▶ **Excerpt provided**
# Orchid Wiz vs. Orchids Plus



## JAB (Jul 9, 2016)

Could anyone enlighten me as to the fundamental difference between orchid wiz and orchid plus please? 
Does Orchids Plus only cover AOS awards and registered crosses? 
Opinions on one over the other? 
Thank you
JAB


----------



## JAB (Jul 11, 2016)

Nada eh?


----------



## Ray (Jul 11, 2016)

I only have OW, so can't compare.


----------



## bigleaf (Jul 11, 2016)

I have both. OW is very easy to use, however, images are accepted without checking and there are errors - i.e. wrong grex. My pet peeve is Phal Black Beauty (Coral Nosa x gigantea) show a photo of Phal Black Butterfly (harlequin type) when the grex has no harlequin. This is just one of the few errors I found.

Orchid Plus on AOS website contain official awarded records. They are more accurate and helpful to me when I bring plants to award consideration.

But I like Orchidwiz for its user interface. Faster for name lookup.

I would recommend both.


----------



## JAB (Jul 11, 2016)

Good feedback. 
In terms of updating... it seems OW does it quarterly? 
Does OP get updates, or do you need to just buy it yearly? 

Thanks Bigleaf!


----------



## Ray (Jul 11, 2016)

Peter, have you let Alex know? He's pretty good at fixing stuff.

▶ **Data section**
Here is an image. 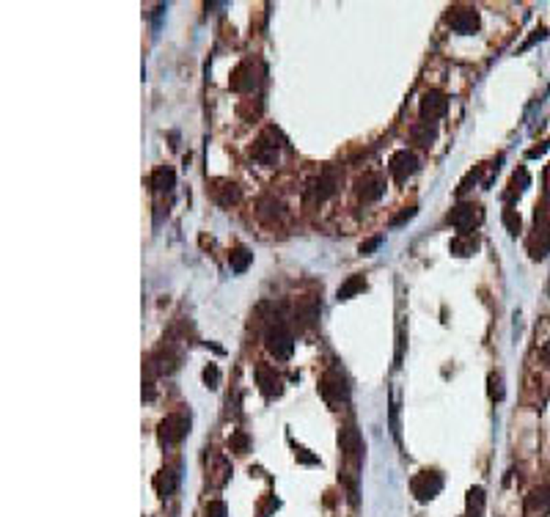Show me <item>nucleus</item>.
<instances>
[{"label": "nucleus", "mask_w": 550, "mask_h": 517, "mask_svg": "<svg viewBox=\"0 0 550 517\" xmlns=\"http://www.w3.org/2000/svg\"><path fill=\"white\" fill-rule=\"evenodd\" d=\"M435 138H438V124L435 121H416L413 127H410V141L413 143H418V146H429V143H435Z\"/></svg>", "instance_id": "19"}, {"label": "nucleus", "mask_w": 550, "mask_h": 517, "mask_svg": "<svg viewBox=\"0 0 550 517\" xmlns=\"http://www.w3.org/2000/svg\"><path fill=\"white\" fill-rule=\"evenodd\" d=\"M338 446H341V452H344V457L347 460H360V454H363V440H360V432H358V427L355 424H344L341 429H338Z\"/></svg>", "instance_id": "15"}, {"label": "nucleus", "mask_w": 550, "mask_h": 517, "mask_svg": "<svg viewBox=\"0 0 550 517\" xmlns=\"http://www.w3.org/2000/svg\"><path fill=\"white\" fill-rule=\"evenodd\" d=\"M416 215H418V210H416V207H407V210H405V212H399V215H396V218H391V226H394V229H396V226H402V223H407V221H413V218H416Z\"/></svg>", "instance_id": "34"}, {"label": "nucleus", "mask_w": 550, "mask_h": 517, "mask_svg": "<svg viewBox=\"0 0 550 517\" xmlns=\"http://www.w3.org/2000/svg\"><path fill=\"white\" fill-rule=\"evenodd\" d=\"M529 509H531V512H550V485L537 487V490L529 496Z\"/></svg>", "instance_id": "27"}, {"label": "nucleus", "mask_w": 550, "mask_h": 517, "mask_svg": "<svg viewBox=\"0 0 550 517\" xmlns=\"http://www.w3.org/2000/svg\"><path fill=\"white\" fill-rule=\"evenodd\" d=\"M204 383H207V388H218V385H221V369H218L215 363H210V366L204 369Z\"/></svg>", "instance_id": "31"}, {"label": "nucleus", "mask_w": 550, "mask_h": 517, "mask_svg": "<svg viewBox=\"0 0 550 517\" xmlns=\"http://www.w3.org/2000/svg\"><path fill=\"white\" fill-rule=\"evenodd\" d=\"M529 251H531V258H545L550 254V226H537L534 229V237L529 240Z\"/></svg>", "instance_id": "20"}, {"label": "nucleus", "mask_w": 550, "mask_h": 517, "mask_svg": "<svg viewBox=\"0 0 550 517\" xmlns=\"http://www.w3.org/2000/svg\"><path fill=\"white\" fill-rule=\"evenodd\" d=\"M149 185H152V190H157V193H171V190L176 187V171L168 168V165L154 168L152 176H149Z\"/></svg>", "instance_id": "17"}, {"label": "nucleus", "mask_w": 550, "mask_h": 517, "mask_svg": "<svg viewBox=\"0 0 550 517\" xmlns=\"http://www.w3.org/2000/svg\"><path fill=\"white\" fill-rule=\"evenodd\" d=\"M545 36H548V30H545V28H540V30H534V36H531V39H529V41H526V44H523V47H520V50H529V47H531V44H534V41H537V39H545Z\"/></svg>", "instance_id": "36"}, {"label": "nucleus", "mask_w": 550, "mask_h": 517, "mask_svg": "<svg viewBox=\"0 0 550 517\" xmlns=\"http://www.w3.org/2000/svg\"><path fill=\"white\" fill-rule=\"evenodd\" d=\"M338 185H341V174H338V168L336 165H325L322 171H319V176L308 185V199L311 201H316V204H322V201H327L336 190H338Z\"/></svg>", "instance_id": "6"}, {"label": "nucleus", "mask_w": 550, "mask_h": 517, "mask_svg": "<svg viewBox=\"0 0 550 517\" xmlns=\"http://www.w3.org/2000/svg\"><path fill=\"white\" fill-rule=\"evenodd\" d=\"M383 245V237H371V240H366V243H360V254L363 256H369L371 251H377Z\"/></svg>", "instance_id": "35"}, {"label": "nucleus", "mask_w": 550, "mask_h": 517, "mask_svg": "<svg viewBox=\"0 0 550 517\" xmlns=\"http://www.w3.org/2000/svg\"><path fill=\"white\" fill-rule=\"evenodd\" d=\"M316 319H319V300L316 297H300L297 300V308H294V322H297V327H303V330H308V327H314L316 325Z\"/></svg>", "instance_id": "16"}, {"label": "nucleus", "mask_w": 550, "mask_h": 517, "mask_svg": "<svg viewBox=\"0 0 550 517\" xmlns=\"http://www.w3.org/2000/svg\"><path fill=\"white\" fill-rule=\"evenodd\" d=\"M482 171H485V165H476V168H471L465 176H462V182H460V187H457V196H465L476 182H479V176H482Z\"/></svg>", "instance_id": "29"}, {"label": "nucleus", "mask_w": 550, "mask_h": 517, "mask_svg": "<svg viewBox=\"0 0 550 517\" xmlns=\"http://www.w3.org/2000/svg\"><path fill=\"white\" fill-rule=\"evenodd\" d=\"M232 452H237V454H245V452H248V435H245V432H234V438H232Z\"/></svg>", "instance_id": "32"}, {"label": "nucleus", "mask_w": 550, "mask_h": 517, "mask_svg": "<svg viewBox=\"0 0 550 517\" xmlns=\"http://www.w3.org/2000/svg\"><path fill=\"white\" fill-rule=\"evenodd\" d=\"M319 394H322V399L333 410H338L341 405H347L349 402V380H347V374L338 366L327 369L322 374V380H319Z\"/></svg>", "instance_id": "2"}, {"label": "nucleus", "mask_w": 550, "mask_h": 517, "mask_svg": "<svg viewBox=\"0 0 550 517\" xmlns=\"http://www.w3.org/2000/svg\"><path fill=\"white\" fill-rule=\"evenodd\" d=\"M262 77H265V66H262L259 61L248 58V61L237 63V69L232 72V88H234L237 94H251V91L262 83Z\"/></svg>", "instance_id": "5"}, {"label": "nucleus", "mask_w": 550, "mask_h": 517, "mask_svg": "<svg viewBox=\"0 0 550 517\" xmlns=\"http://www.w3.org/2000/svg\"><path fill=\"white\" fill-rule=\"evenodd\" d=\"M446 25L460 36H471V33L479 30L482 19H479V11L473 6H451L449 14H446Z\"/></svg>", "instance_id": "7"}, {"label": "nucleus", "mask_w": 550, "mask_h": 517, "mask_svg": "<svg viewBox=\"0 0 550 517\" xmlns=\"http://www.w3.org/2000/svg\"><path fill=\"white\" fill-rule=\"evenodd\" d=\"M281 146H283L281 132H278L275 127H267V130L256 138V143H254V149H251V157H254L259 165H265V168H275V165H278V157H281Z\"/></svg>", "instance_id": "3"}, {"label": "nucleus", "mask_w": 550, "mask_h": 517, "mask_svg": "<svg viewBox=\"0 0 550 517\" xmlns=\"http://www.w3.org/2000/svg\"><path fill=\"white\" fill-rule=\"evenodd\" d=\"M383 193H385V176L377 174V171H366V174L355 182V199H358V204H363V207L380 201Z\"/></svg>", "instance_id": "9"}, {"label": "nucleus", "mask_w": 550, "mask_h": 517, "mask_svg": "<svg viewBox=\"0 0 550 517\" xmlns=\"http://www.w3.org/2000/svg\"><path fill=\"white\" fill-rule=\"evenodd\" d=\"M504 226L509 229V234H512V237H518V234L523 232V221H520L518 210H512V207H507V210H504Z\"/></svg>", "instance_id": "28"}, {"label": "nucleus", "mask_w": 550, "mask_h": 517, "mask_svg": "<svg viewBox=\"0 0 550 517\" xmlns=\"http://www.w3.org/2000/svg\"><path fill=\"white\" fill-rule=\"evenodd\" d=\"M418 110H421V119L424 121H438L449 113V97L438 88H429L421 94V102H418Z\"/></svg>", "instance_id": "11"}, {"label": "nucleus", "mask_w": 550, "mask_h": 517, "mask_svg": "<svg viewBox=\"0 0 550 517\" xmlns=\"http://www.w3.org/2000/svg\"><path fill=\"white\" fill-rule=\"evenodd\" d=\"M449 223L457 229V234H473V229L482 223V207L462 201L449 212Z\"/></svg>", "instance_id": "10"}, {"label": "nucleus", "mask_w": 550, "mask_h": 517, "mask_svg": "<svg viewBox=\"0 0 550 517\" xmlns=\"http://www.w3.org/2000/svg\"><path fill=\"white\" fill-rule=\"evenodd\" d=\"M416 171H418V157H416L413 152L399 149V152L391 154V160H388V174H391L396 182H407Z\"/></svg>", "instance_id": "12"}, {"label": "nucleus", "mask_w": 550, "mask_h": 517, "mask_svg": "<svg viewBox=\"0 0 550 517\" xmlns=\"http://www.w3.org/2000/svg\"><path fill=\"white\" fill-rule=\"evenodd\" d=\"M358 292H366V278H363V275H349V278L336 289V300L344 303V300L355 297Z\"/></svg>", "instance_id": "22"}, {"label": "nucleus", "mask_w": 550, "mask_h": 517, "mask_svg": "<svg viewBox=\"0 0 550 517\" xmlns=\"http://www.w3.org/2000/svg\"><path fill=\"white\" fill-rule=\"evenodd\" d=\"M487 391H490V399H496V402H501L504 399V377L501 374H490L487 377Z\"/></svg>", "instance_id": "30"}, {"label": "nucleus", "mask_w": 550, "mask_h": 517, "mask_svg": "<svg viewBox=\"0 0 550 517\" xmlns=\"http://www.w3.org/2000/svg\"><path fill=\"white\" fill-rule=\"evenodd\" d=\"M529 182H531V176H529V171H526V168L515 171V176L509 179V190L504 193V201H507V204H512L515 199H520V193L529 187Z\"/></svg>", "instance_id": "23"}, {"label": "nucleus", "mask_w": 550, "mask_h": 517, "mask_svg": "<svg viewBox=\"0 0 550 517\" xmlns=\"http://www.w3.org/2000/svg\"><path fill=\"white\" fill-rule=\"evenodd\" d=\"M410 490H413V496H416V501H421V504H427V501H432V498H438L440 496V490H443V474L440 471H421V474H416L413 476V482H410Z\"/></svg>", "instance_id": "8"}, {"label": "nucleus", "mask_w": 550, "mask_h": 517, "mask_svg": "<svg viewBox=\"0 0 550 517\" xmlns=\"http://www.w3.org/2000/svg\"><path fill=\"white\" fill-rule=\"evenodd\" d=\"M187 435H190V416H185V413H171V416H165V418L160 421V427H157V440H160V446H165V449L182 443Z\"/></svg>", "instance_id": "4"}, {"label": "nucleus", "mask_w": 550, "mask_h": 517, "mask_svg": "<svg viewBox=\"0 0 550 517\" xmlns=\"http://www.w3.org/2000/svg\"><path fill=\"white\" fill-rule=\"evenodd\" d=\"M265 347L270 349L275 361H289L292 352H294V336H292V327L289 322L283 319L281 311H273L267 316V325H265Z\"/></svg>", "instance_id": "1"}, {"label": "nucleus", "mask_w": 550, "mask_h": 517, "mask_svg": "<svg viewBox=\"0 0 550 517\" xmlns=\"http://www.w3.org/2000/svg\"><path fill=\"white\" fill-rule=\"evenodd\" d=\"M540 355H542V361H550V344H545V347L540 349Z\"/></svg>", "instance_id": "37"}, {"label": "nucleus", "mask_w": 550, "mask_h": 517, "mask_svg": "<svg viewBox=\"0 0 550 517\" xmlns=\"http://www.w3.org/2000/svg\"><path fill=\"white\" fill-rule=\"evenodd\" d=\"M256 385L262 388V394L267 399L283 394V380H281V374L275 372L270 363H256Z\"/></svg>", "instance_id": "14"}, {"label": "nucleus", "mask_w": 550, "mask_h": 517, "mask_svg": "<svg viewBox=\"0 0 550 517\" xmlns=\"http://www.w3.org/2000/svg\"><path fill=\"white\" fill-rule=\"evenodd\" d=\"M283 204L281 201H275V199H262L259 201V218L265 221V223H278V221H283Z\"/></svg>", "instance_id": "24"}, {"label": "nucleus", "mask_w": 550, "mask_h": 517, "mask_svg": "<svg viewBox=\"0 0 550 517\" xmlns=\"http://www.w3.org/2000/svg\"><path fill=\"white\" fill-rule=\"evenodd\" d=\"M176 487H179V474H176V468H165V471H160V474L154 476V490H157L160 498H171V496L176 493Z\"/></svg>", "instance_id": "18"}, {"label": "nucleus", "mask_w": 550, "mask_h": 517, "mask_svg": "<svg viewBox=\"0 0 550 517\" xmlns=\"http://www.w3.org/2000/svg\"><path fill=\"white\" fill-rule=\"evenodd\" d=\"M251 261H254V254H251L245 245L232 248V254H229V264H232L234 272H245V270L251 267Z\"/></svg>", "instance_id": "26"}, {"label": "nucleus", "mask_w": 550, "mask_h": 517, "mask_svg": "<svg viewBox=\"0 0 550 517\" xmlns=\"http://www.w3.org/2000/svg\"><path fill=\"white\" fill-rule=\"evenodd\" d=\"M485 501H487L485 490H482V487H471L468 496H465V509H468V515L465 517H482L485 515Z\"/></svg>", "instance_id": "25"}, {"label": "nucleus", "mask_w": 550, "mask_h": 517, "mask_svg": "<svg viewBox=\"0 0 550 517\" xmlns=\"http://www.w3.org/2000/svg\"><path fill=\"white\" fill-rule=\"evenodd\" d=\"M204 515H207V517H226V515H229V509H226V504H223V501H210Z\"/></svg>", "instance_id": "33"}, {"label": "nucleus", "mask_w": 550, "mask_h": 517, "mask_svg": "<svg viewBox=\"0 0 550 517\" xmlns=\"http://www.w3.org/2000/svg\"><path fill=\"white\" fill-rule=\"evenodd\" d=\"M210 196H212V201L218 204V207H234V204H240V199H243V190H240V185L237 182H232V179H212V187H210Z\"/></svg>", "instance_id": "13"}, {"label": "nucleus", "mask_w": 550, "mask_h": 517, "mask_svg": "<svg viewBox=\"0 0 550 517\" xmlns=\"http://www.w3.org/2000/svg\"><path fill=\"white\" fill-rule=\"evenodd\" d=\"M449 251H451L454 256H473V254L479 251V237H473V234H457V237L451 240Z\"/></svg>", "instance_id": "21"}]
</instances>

▶ **The exercise**
Answer from the orchid software thread:
1. Which program does Ray say he owns?
2. What does bigleaf say Orchid Plus on the AOS website contains?
3. How often does JAB suggest OW is updated?

▶ **Final result**
1. OW (Orchid Wiz)
2. Official awarded records
3. Quarterly